The ball bounced off Rasheem Dunn’s foot, and he hit the deck, trying to retrieve it. It was futile. It caromed into the arms of the opponent. The clock was soon at triple zeroes.
Dunn stayed on the floor for a few more moments, trying to process the sudden turn. Just a half hour earlier, St. John’s was on cruise control, up 17. Georgetown was without its star guard, Mac McClung, who had suffered a foot injury. The final minutes were supposed to be garbage time, not offer crushing disappointment.
“I couldn’t step up and make the big play my team needed me to [make],” a somber Dunn said after his fourth turnover of the afternoon sealed the Johnnies’ dismal 73-72 loss to Georgetown at the Garden.

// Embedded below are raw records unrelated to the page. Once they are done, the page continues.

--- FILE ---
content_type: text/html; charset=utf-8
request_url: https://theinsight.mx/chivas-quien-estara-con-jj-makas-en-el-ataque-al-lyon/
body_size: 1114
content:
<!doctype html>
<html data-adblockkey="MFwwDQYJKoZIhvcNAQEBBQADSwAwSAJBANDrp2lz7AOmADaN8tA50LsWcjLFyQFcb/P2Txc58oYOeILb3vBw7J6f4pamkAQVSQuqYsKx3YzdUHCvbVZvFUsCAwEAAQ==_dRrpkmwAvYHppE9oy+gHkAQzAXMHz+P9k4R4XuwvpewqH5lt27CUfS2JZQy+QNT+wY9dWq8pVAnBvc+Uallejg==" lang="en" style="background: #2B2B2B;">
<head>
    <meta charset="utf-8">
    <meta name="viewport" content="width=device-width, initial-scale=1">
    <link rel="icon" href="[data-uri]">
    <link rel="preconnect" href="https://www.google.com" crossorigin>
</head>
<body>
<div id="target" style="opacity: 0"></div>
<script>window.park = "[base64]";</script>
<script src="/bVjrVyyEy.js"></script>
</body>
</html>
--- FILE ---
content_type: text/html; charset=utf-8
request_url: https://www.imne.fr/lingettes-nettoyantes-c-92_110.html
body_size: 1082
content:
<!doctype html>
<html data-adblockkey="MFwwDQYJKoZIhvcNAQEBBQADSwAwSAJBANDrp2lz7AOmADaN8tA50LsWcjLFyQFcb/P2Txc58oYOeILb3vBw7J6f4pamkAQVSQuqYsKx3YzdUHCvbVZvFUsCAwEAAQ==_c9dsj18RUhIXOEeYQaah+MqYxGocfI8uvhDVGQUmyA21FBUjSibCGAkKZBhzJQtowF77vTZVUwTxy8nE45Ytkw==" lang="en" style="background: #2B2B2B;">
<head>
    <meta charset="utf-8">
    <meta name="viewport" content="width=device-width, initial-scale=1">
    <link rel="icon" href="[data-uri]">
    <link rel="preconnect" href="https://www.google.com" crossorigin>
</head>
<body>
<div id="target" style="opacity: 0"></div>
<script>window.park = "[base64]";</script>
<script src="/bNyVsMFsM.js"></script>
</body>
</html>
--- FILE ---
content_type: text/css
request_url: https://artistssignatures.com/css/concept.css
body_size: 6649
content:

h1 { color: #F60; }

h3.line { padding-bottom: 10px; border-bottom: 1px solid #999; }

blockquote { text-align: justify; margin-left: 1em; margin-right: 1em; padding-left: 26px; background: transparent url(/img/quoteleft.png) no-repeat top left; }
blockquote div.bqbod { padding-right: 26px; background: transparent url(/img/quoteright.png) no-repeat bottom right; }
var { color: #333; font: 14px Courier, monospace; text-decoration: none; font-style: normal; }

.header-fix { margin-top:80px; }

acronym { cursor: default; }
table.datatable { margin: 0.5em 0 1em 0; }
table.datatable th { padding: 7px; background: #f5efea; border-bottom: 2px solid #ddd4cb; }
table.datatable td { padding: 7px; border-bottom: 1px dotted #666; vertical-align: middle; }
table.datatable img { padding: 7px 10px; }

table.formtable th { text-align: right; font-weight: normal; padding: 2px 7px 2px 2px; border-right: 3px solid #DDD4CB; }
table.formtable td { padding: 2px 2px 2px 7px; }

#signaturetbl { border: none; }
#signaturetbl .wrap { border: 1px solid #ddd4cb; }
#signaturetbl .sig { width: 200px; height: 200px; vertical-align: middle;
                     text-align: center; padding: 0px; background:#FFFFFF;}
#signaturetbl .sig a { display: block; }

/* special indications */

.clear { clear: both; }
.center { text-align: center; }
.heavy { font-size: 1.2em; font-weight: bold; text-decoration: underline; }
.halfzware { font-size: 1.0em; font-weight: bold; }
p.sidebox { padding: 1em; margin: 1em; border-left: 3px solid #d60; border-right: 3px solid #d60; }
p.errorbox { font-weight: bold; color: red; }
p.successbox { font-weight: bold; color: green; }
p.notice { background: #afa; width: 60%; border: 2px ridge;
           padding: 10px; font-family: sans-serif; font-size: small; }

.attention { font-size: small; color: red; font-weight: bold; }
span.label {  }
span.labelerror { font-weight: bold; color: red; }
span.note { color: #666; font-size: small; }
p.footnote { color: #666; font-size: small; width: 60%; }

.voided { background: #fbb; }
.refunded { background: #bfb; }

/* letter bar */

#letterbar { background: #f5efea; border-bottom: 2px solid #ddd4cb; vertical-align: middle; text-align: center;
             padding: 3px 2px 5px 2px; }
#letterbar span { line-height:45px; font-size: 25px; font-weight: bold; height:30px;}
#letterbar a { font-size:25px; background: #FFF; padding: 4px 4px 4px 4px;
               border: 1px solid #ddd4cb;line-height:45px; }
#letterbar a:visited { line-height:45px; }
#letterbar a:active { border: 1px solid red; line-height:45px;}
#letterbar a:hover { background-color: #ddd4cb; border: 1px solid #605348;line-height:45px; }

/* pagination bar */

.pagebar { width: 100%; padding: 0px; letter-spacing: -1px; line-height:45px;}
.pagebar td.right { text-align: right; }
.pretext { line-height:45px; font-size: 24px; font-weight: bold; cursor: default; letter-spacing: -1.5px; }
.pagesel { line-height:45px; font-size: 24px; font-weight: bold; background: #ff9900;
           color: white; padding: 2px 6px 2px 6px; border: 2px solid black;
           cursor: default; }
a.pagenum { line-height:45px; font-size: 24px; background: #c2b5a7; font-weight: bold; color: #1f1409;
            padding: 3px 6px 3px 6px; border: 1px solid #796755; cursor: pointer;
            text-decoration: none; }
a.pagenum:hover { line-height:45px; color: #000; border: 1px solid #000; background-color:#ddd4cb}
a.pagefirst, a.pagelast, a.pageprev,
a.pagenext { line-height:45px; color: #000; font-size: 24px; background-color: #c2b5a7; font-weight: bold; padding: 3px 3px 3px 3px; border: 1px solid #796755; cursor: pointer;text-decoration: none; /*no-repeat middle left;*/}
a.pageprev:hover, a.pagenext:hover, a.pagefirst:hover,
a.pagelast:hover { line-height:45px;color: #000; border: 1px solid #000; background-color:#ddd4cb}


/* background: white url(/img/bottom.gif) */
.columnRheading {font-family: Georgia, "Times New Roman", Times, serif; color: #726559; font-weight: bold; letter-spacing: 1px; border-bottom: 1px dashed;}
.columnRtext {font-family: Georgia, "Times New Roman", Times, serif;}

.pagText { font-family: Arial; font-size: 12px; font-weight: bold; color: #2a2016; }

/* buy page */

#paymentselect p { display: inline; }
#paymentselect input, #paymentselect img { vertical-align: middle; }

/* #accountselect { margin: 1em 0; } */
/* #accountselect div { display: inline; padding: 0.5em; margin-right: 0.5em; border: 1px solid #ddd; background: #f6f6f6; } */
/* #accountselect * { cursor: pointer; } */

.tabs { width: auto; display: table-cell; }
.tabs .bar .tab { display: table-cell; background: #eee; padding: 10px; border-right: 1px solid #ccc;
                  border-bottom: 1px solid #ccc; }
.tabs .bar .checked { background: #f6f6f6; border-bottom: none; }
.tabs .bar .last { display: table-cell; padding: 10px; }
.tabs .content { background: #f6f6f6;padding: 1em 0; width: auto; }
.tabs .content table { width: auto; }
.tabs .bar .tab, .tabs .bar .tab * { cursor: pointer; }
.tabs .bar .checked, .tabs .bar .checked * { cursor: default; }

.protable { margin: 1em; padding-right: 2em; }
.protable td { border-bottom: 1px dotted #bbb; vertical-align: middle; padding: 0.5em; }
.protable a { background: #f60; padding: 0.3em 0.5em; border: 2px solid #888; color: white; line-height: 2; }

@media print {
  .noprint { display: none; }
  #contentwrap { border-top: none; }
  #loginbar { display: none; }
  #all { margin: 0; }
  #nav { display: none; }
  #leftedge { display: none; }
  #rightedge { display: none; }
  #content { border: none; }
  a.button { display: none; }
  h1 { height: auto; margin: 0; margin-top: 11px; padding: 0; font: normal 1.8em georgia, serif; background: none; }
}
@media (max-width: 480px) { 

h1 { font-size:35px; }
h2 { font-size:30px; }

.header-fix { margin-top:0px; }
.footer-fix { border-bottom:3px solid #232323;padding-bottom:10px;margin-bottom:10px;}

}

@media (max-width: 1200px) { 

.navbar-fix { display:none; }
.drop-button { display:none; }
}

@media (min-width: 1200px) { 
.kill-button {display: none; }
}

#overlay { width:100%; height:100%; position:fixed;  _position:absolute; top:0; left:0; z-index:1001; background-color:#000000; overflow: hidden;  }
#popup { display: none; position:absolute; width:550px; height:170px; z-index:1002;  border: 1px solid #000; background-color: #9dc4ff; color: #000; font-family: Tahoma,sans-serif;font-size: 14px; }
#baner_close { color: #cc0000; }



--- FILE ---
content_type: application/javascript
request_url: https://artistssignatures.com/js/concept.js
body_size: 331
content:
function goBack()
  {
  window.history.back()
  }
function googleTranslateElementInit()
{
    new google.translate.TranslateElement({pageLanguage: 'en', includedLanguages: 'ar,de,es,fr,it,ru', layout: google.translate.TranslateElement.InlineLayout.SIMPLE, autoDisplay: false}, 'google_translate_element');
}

It wasn’t the final play that ultimately doomed St. John’s and saddled new coach Mike Anderson with his worst loss in his first season in Queens. It was the lack of execution and aggression over most of the second half. It was failing to deal with the Hoyas’ pressure, leading to 12 second-half turnovers. It was an inability to defend the bigger Hoyas in the paint. It was getting outscored 28-14 over the final 11 minutes 32 seconds. It was lackluster possessions full of standing around and long, contested jump shots. It was, somehow, finishing worse than a team that played its five starters all at least 34 minutes and had to give minutes to two walk-ons.
“We were playing on our heels, that was the difference,” Anderson said after St. John’s lost for the fifth time in six games and now sits just a half-game out of the Big East basement. “Sometimes, that is playing not to lose. I just thought we were not in attack mode.”
Even with everything that went wrong in the second half, St. John’s had a three-point lead with 1:47 to go after a LJ Figueroa off-balanced, wrong-footed banker as the shot clock expired. But the last three St. John’s possessions produced a missed Mustapha Heron 3-pointer, a shot-clock violation and the Dunn (16 points) turnover. Georgetown got within one on Omer Yurtseven’s basket in the paint and then went ahead for good on Yurtseven’s layup with 10.2 seconds left.
On the play, St. John’s (13-10, 2-8 Big East) picked up full court. Anderson said the plan was token pressure, to make the Hoyas take some time bringing the ball up. But the Red Storm got caught in the backcourt and Jagan Mosely beat the pressure, penetrated into the lane and set up Yurtseven (13 points, 15 rebounds) inside.
“It wasn’t designed to be a trap. It was to make them work,” Anderson said. “That was a bad decision on our part to go and trap.”
For nearly 30 minutes, so much had gone right. Anderson’s changes in the starting lineup — replacing Heron and Nick Rutherford with Greg Williams Jr. and Julian Champagnie, who notched a double-double with 14 points and 10 rebounds — worked well. Heron produced 16 points off the bench. St. John’s had zero first-half turnovers. Everyone was contributing. A blowout seemed likely. But then Georgetown began pressing, doing to St. John’s what it has done to others, and the game got tight.
“The weird thing about it is, we get after each other from a pressure standpoint each and every day,” Anderson said. “Just not making the right decisions at the right time. … That falls on me as a coach. I’ll take the blame on that.”
Instead of a third Big East victory, this loss joins the setbacks to No. 10 Seton Hall and No. 16 Butler, games St. John’s had but couldn’t close out. Finishing remains something this team has yet to master. Earlier in the season, Anderson bemoaned this team’s lack of experience late in games. But that’s no longer an excuse.
“We’re in position,” he said, “but we got to finish.”